Dans l'extrait sur la mort et les mots, réécrivez tout depuis « Une absence parce » jusqu'à « toutes les péripéties. », en remplaçant « bolides » par « comètes ».

EXTRAIT:
--

Maintenant concernant la conscience que l’on peut continuer à entretenir durant la mort comme de son vivant, il s’agit probablement de la même chose, c’est à dire se résoudre à passer par le goulot étroit de cet anéantissement. De mettre fin à une fiction. Cette fiction qui, pour exister, aurait besoin d’une réalité.

Une absence parce que les mots viennent mieux ainsi, ils ne sont plus freinés.

Les mots sont comme des bolides qui traversent l’espace intérieur, et partant rendent compte de l’existence d’un tel espace. Qu’on puisse les projeter ensuite vers l’extérieur nécessite l’invention d’un extérieur également.

On pourrait dire alors l’intérieur comme l’extérieur.

J’ai souvent pensé non pas à la mort mais à qui j’étais avant de venir au monde. Avant de naitre et après-vivre, n’est-ce pas tout comme, abstraction faite de toutes les péripéties.


Une condition pour qu'il y ait du similaire du semblable, sinon ça reste monstrueux. Si c'est presque semblable le comme tombe comme un cheveu dans la soupe. Le comme devient alors insensé.

--

DONNÉES FOURNIES:
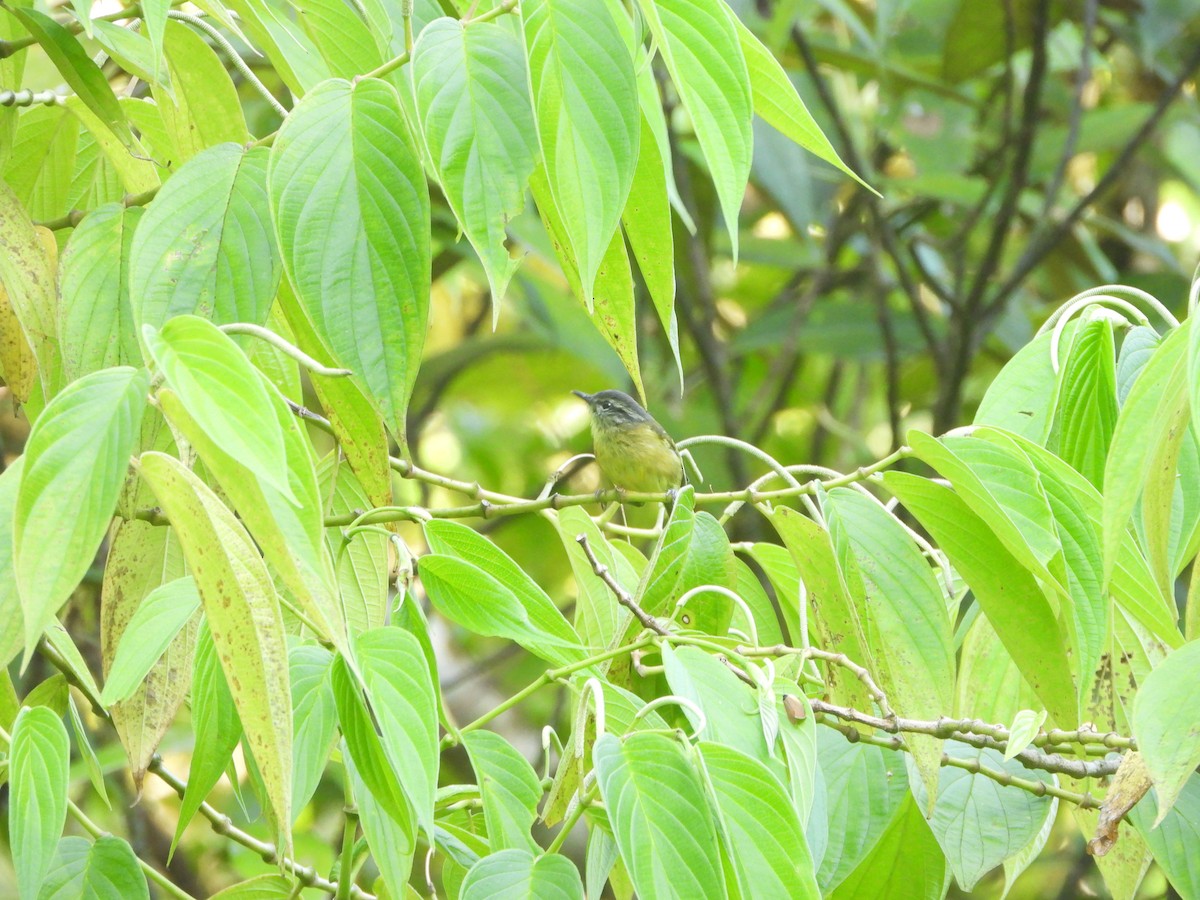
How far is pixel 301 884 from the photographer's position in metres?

--

RÉPONSE ÉCRITE:
Une absence parce que les mots viennent mieux ainsi, ils ne sont plus freinés.

Les mots sont comme des comètes qui traversent l’espace intérieur, et partant rendent compte de l’existence d’un tel espace. Qu’on puisse les projeter ensuite vers l’extérieur nécessite l’invention d’un extérieur également.

On pourrait dire alors l’intérieur comme l’extérieur.

J’ai souvent pensé non pas à la mort mais à qui j’étais avant de venir au monde. Avant de naitre et après-vivre, n’est-ce pas tout comme, abstraction faite de toutes les péripéties.